* **What you have to do**: The records that follow must be repeated exactly, minus the images.
* * * *
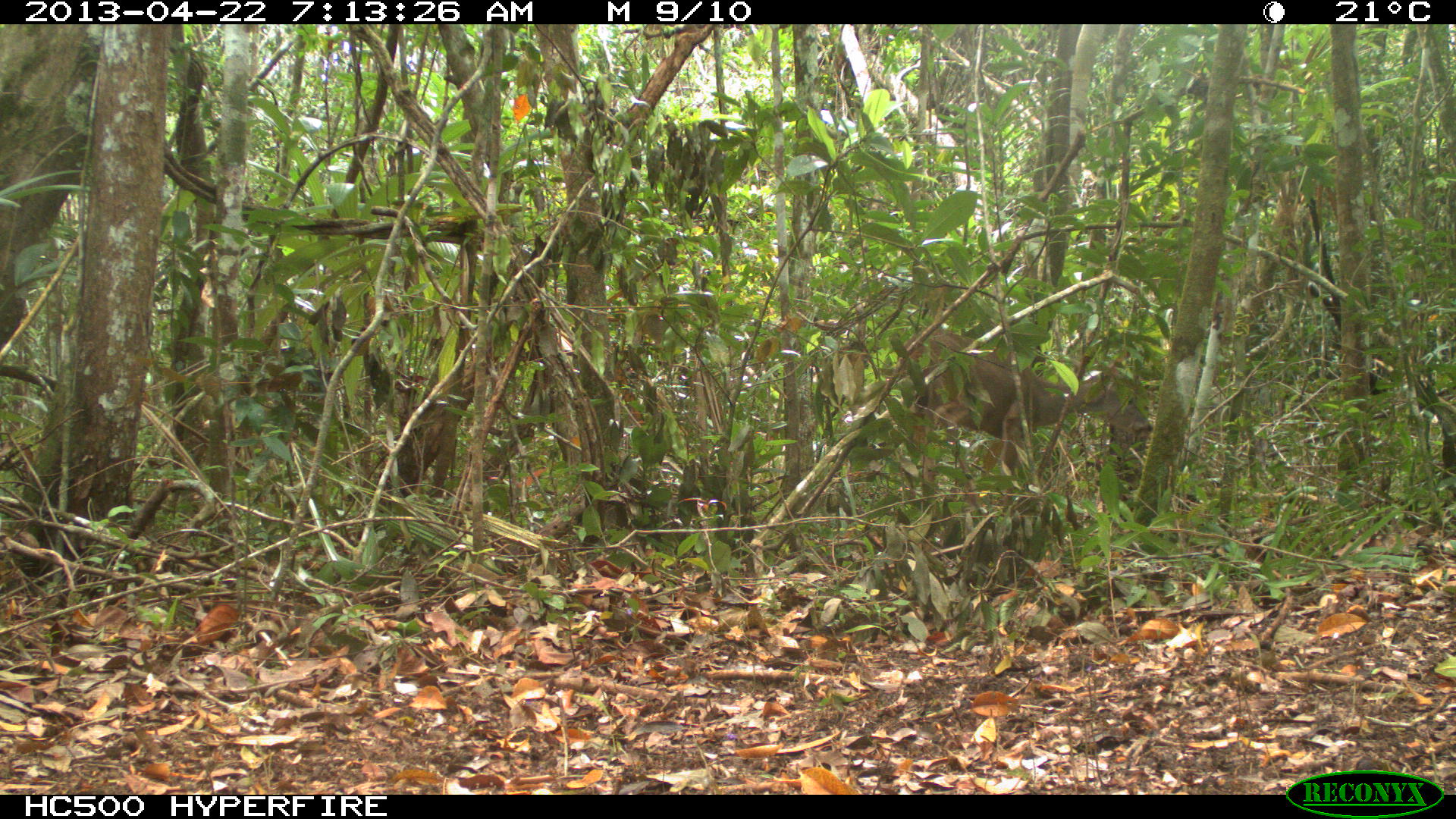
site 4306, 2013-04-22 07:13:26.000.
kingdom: Animalia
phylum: Chordata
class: Mammalia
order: Artiodactyla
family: Cervidae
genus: Odocoileus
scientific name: Odocoileus virginianus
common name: white-tailed deer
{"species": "Odocoileus virginianus (white-tailed deer)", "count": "1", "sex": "female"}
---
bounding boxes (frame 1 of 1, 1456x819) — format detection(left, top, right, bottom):
odocoileus virginianus: detection(902, 328, 1153, 503)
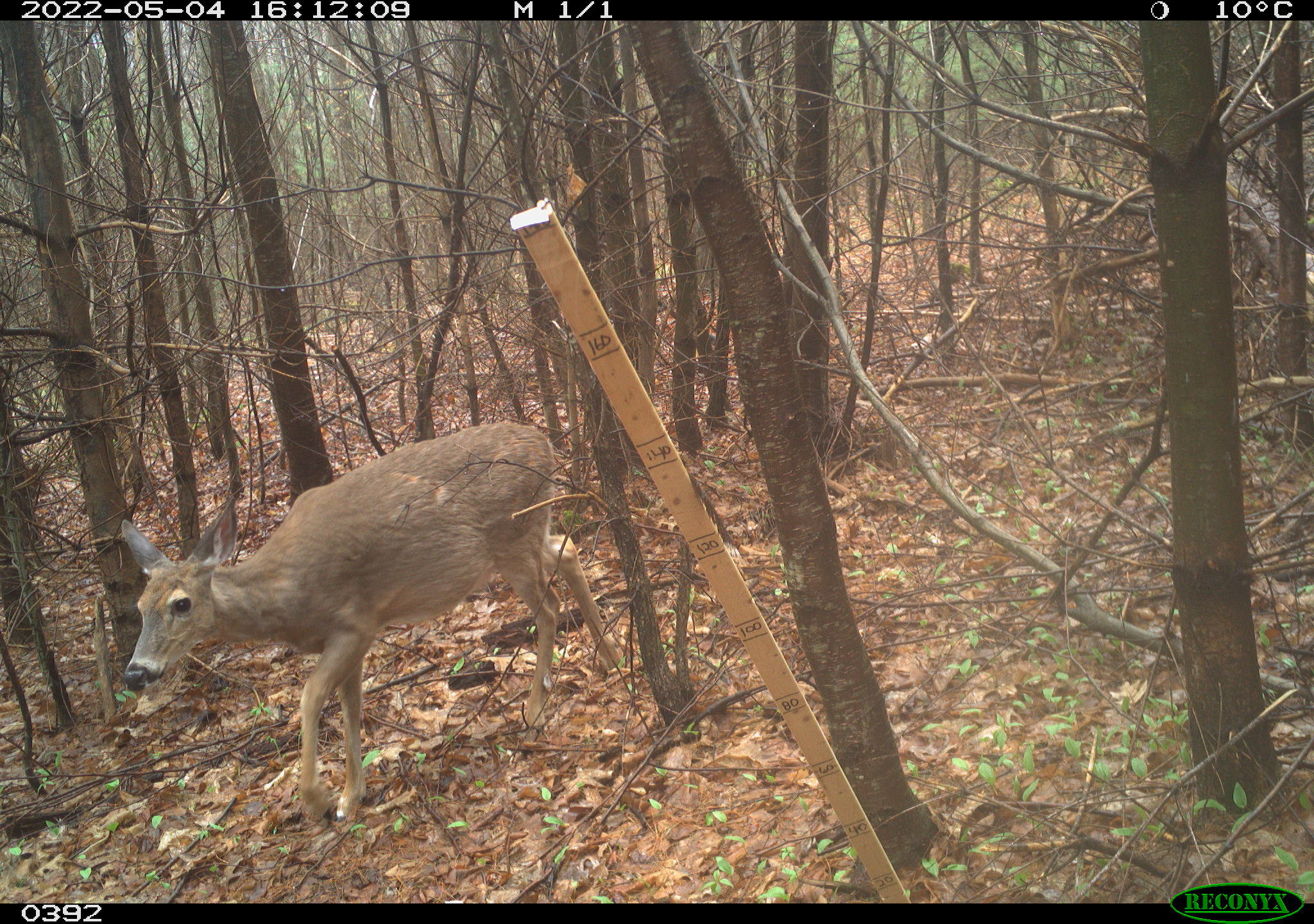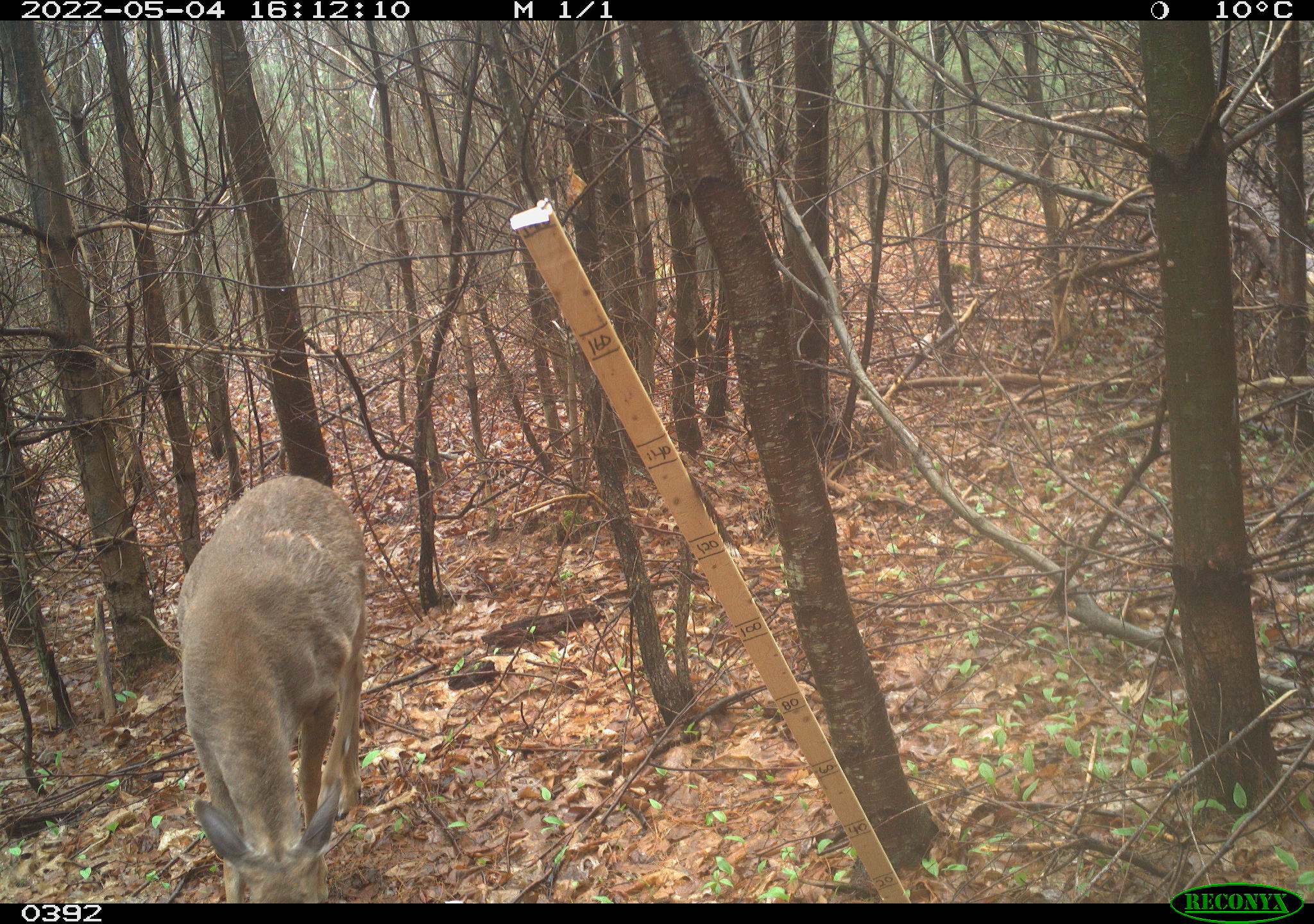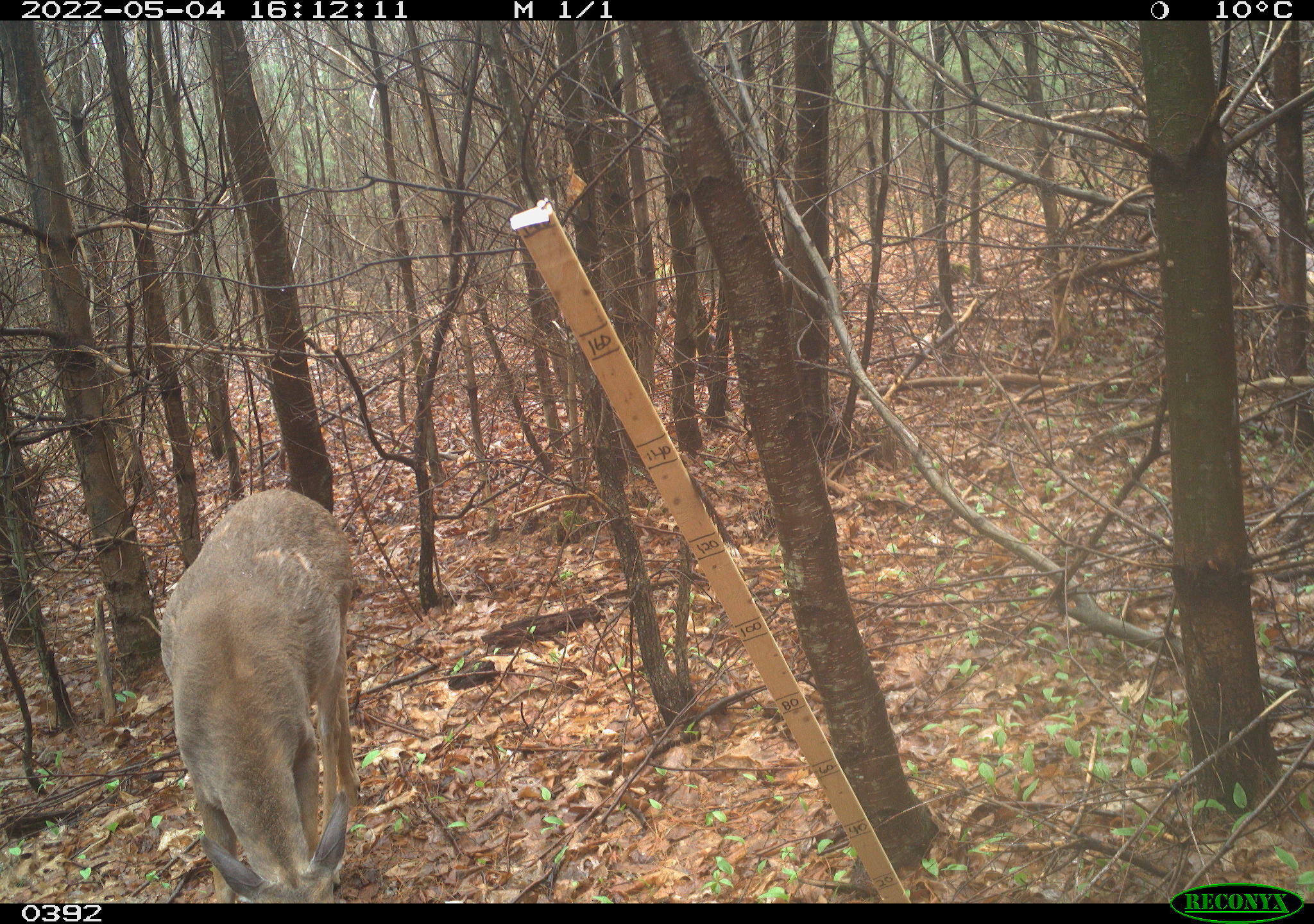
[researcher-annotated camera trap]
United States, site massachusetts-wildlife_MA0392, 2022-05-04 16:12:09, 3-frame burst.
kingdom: Animalia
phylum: Chordata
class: Mammalia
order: Artiodactyla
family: Cervidae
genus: Odocoileus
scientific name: Odocoileus virginianus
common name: white-tailed deer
White-tailed deer (Odocoileus virginianus).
* * * *
* **Solution below**:
site 4306, 2013-04-22 07:13:26.000.
kingdom: Animalia
phylum: Chordata
class: Mammalia
order: Artiodactyla
family: Cervidae
genus: Odocoileus
scientific name: Odocoileus virginianus
common name: white-tailed deer
{"species": "Odocoileus virginianus (white-tailed deer)", "count": "1", "sex": "female"}
---
bounding boxes (frame 1 of 1, 1456x819) — format detection(left, top, right, bottom):
odocoileus virginianus: detection(902, 328, 1153, 503)
[researcher-annotated camera trap]
United States, site massachusetts-wildlife_MA0392, 2022-05-04 16:12:09, 3-frame burst.
kingdom: Animalia
phylum: Chordata
class: Mammalia
order: Artiodactyla
family: Cervidae
genus: Odocoileus
scientific name: Odocoileus virginianus
common name: white-tailed deer
White-tailed deer (Odocoileus virginianus).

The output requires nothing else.